Comparison of parameter optimization methods for quantitative susceptibility mapping

Abstract

Purpose: Quantitative Susceptibility Mapping (QSM) is usually performed by minimizing a functional with data fidelity and regularization terms. A weighting parameter controls the balance between these terms. There is a need for techniques to find the proper balance that avoids artifact propagation and loss of details. Finding the point of maximum curvature in the L-curve is a popular choice, although it is slow, often unreliable when using variational penalties, and has a tendency to yield overregularized results.

Methods: We propose 2 alternative approaches to control the balance between the data fidelity and regularization terms: 1) searching for an inflection point in the log-log domain of the L-curve, and 2) comparing frequency components of QSM reconstructions. We compare these methods against the conventional L-curve and U-curve approaches.

Results: Our methods achieve predicted parameters that are better correlated with RMS error, high-frequency error norm, and structural similarity metric-based parameter optimizations than those obtained with traditional methods. The inflection point yields less overregularization and lower errors than traditional alternatives. The frequency analysis yields more visually appealing results, although with larger RMS error.

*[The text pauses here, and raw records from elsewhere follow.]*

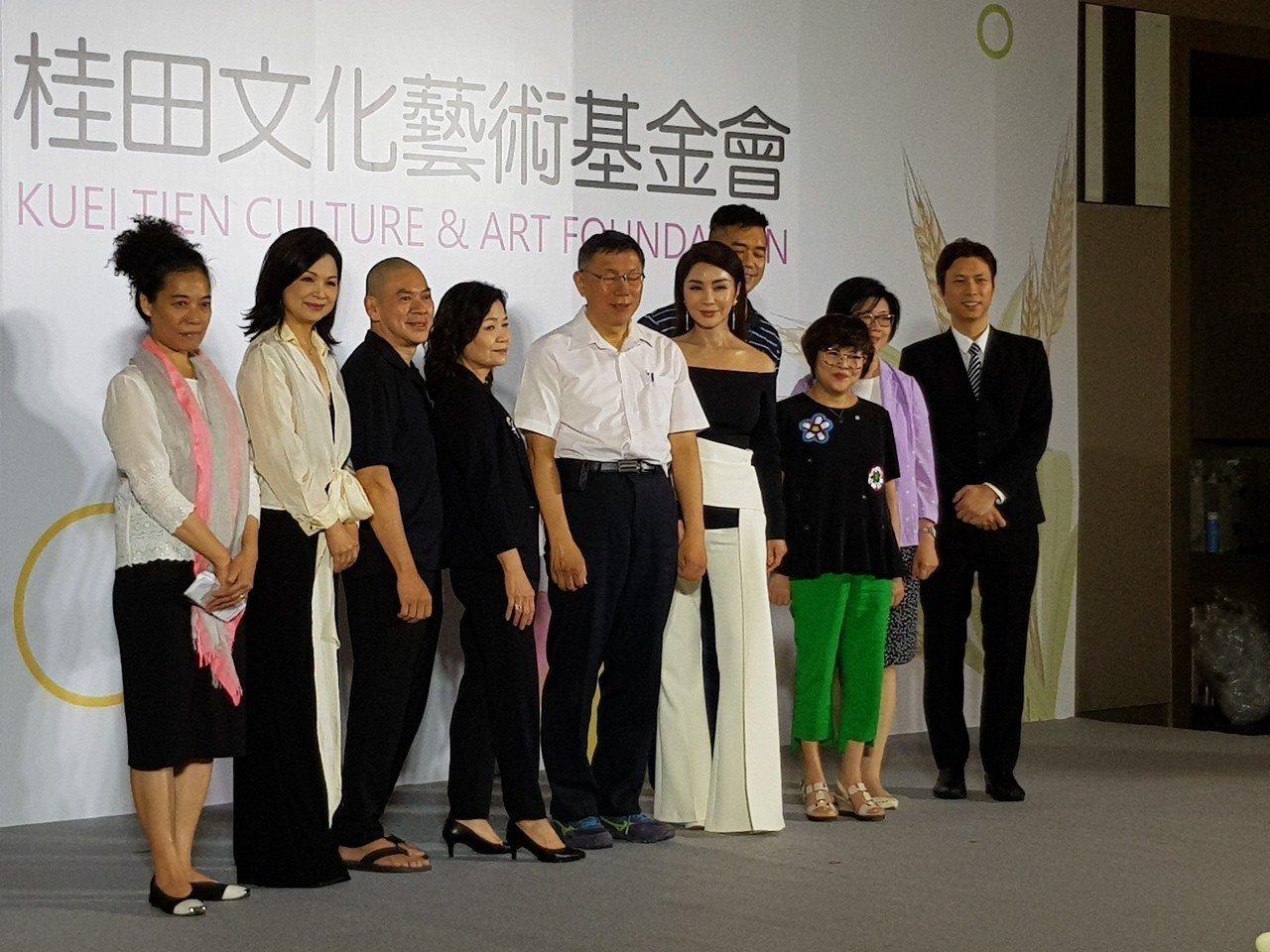柯文哲今天下午參加財團法人桂田文化藝術基金會舉辦的「基金會創建暨文化藝術新銳創作...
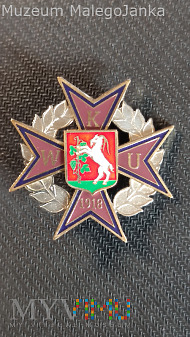 Pamiątkowa odznaka WKU - Lublin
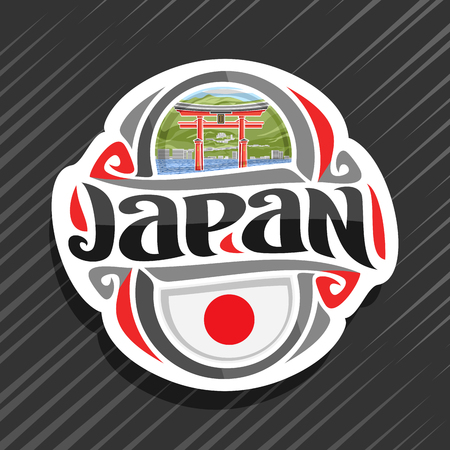 Vector logo for Japan country, fridge magnet with japanese state flag, original brush typeface for word japan and national japanese symbol - floating torii gate in Miyajima on mountains background. Illustration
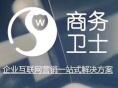 衡阳哪家商务卫士公司有实力 岳阳258商务卫士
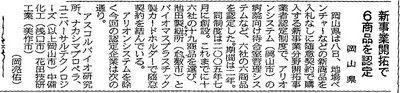 2007年2月9日(山陽新聞)新事業開拓で6商品を認定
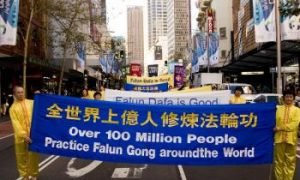 Falun Gong in Australia Commemorates 11 Years of Persecution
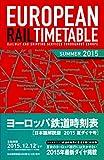ヨーロッパ鉄道時刻表2015年夏ダイヤ号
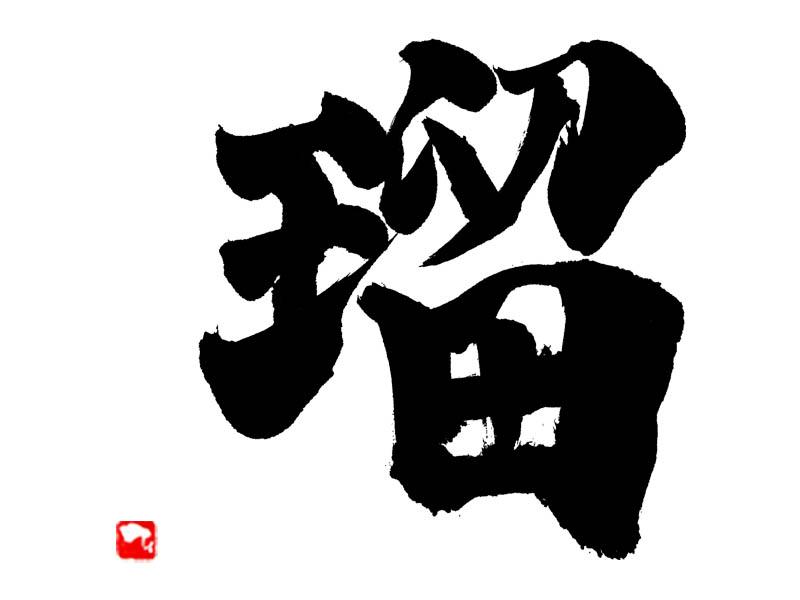 Yukari0112.jpg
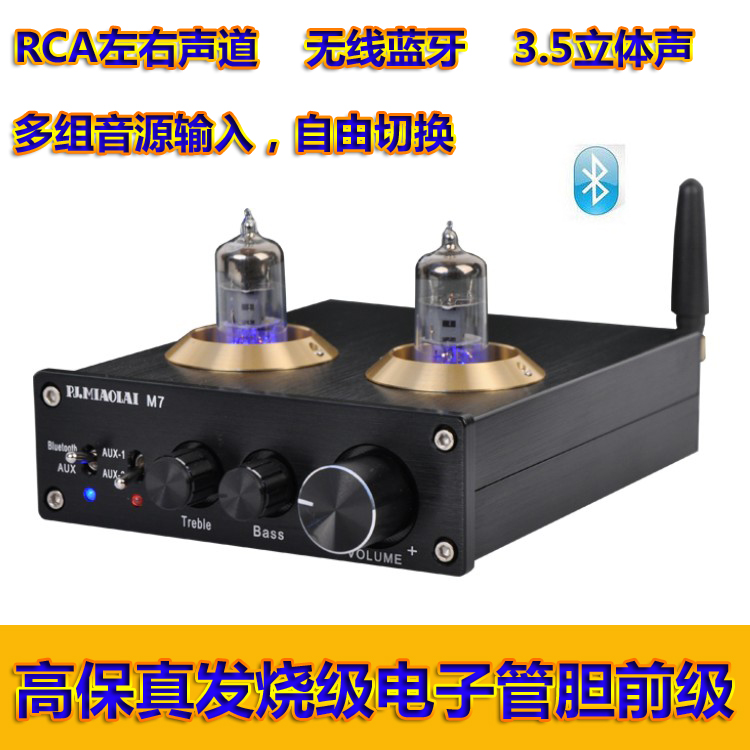 2018 M7 Tube Bile Preamp HiFi Amplifier Fever Bass Adjust Bluetooth Audio Receiver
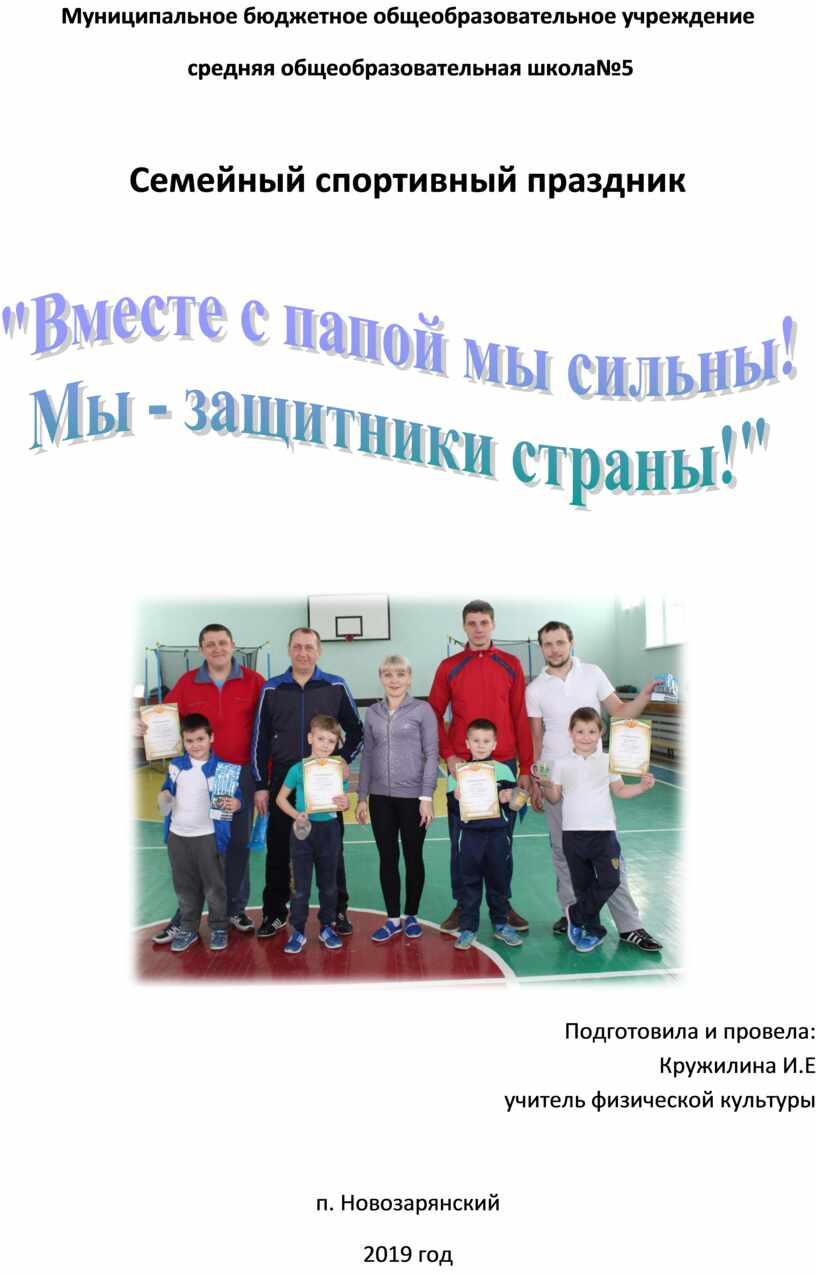 Муниципальное бюджетное общеобразовательное учреждение средняя общеобразовательная школа№5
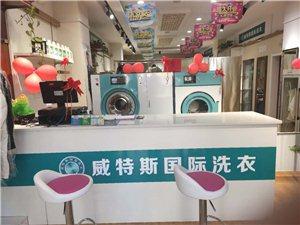 合陽金水路電力局南WTS國際洗衣店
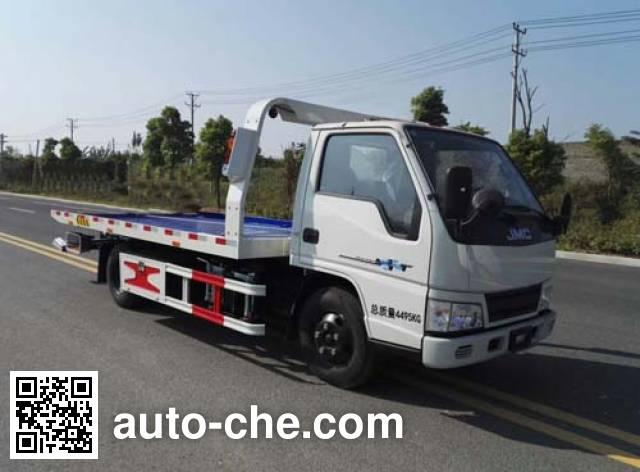 Hongyu (Hubei) HYS5041TQZJ5 wrecker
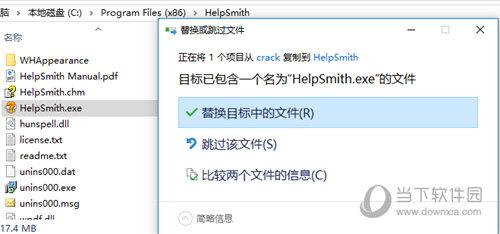 HelpSmith破解版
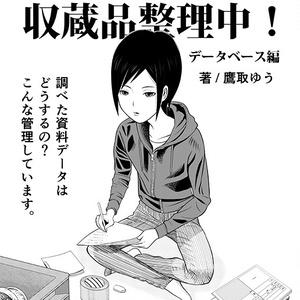 【DL版】ただいま収蔵品整理中!データベース編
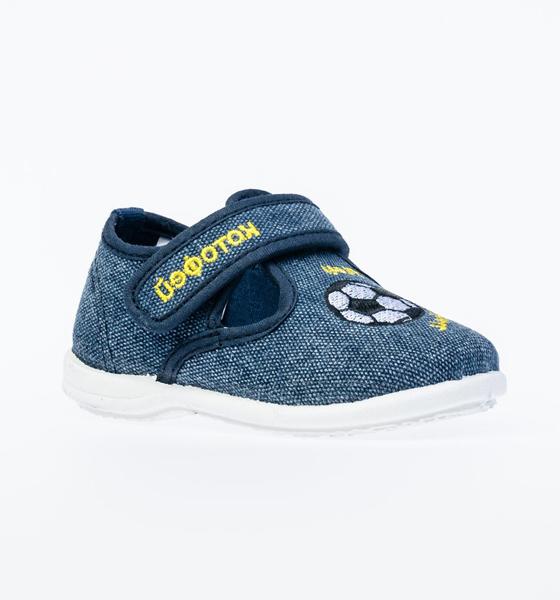 131136, Текстильная обувь для мальчиков Котофей, цв. синий, р-р 24,  - купить со скидкой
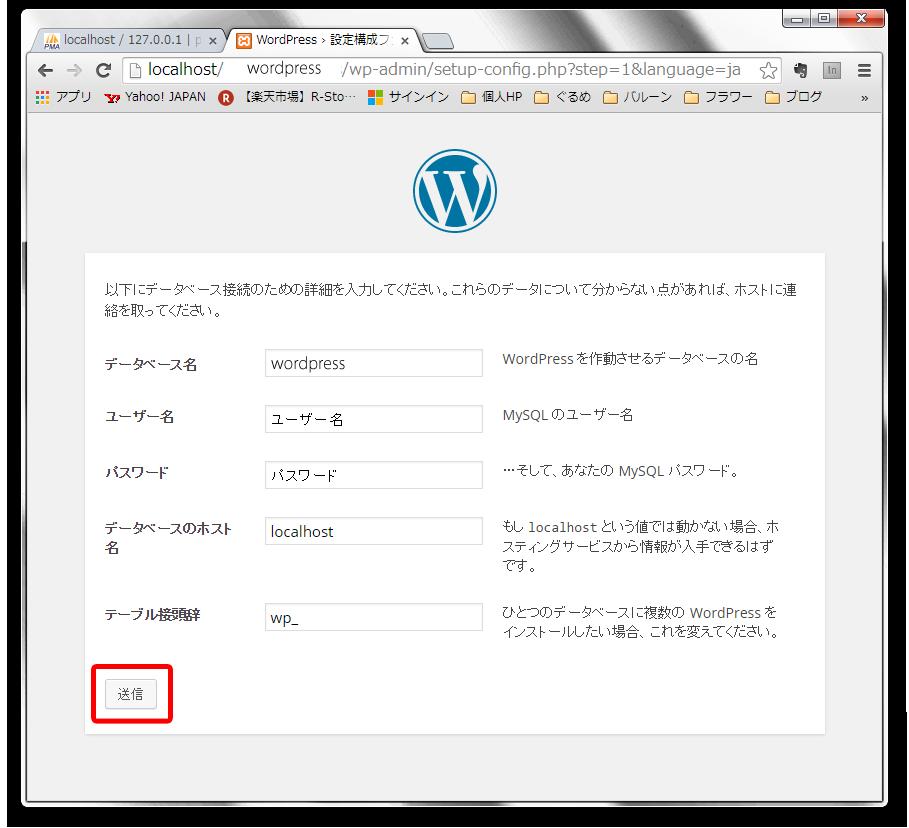 07_WordPress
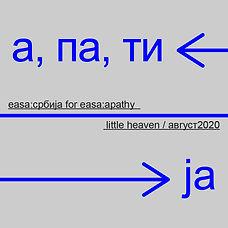 03e98e_e87144c3e60a4cd58121dea7aa8ac4e5~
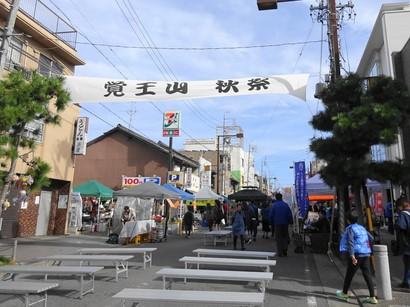 151101覚王山秋祭① (コピー).JPG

Conclusion: Our methods provide a robust parameter optimization framework for variational penalties in QSM reconstruction. The L-curve-based zero-curvature search produced almost optimal results for typical QSM acquisition settings. The frequency analysis method may use a 1.5 to 2.0 correction factor to apply it as a stand-alone method for a wider range of signal-to-noise-ratio settings. This approach may also benefit from fast search algorithms such as the binary search to speed up the process.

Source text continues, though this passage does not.